Jimmy Lumsden

Personal information
- Full name: James Murdoch Lumsden
- Date of birth: 7 November 1947 (age 78)
- Place of birth: Glasgow, Scotland
- Height: 5 ft 5 in (1.65 m)
- Position: Midfielder

Senior career*
- Years: Team / Apps / (Gls)
- 1966–1970: Leeds United / 4 / (0)
- 1970–1971: Southend United / 13 / (0)
- 1971–1973: Morton / 42 / (3)
- 1973: St Mirren / 13 / (1)
- 1973–1974: Cork Hibernians / ? / (3)
- 1974–1975: Morton / 28 / (2)
- 1975–1978: Clydebank / 76 / (3)
- Total:  / 176+ / (12)

Managerial career
- 1990–1992: Bristol City

= Jimmy Lumsden =

Scottish footballer and manager

James Murdoch Lumsden (born 7 November 1947 in Glasgow), known as Wee Jimmy, is a Scottish former association football player and former first team coach at Everton and Manchester United.

==Playing career==

He began his footballing career with Leeds United in 1964, he captained Leeds reserves however failed to make a lasting breakthrough into the first team, playing just four games before his transfer to Southend United in 1970. Over the next eight years he had spells with Greenock Morton, St Mirren, Cork Hibernians, Clydebank.

Having spent six years at Leeds United as a player in the 1960s, Lumsden returned to Elland Road as Assistant Manager to Eddie Gray between in the late 80s whilst the club languished in the middle reaches of the old Second Division.

==Managerial career==

Lumsden began his coaching career as Eddie Gray's assistant at Leeds, but was fired along with Gray in September 1985. After leaving Leeds he went to work in a Boarding School in Wetherby where he stayed for the next few years. He subsequently enjoyed management roles at both Bristol City and Rochdale before going back to the dressing room as First Team Coach at Preston, then in the Second Division, under the stewardship of David Moyes.

===Preston North End===

When Gary Peters quit the club in February 1998, Moyes (a 34-year-old defender) replaced him.

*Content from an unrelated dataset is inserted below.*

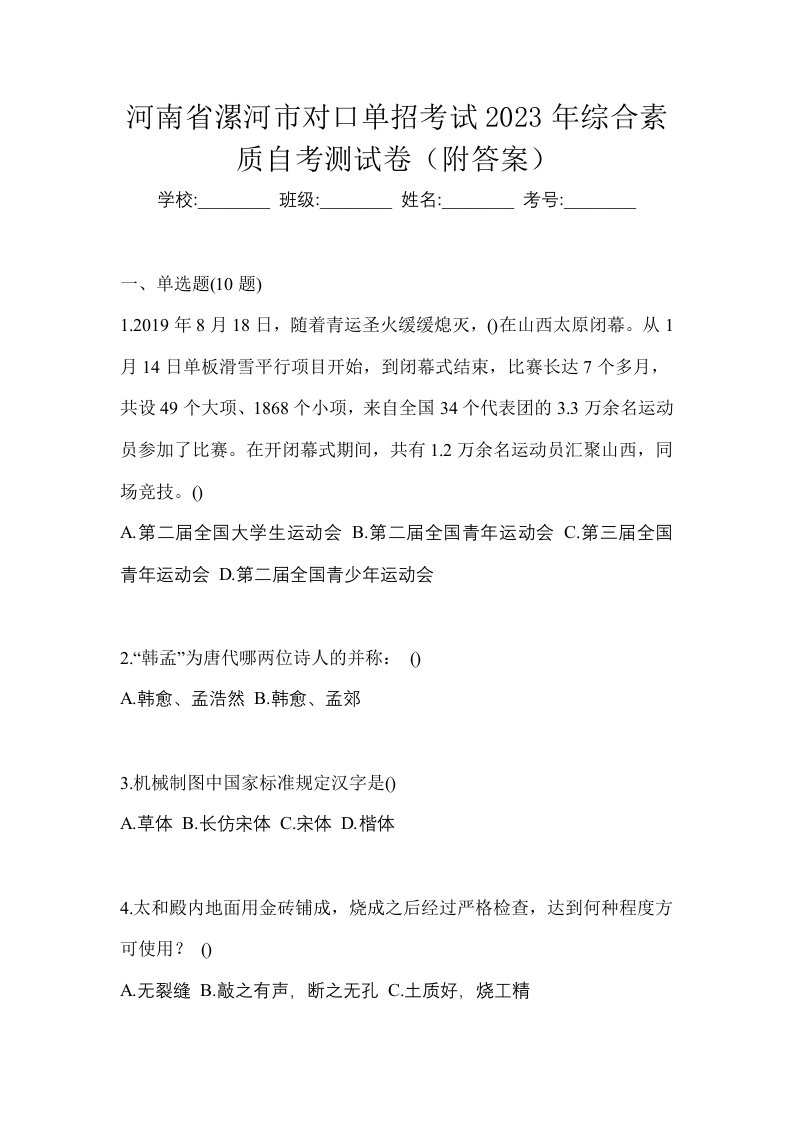 河南省漯河市对口单招考试2023年综合素质自考测试卷附答案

With the help of Moyes, Lumsden and Bob Carter, Preston quickly became promotion contenders, reaching the 1998-99 playoffs (losing to Gillingham in the semi-finals before finally being promoted as champions a year later) They almost made it two promotions a row in 2001, but lost 3-0 to Bolton in the Division One final. Lumsden - a superstitious man - has never worn the same socks since.

===Everton===

Following this Moyes took his trusted Coach over to Goodison Park when he succeeded Walter Smith as Everton boss.

Jimmy joined Everton FC in the summer of 2002 as Head Coach, assisting David Moyes and Alan Irvine.

On 1 July 2013, Everton FC confirmed that Jimmy Lumsden, along with Steve Round and Chris Woods had been released from their coaching contracts and would join David Moyes at Manchester United.

===Manchester United===

On 1 July, Manchester United announced that Lumsden, as well as former Everton assistant coach Steve Round and goalkeeping coach Chris Woods would be following the incoming David Moyes to the club.

David Moyes said: "I have worked with Steve, Chris and Jimmy for a number of years and I am delighted they have decided to join me at this great club. They bring great qualities in their respective fields and I know that, like me, they feel that this is a challenge to relish. I have great faith that together, we can build upon the success this club has enjoyed over many years."

With the dismissal of David Moyes as Manchester United manager on 22 April 2014, Lumsden also parted company with the club along with assistant manager, Steve Round.

Lumsden was briefly linked with the vacant Southampton job in 2014 but insisted he was too busy with his allotment.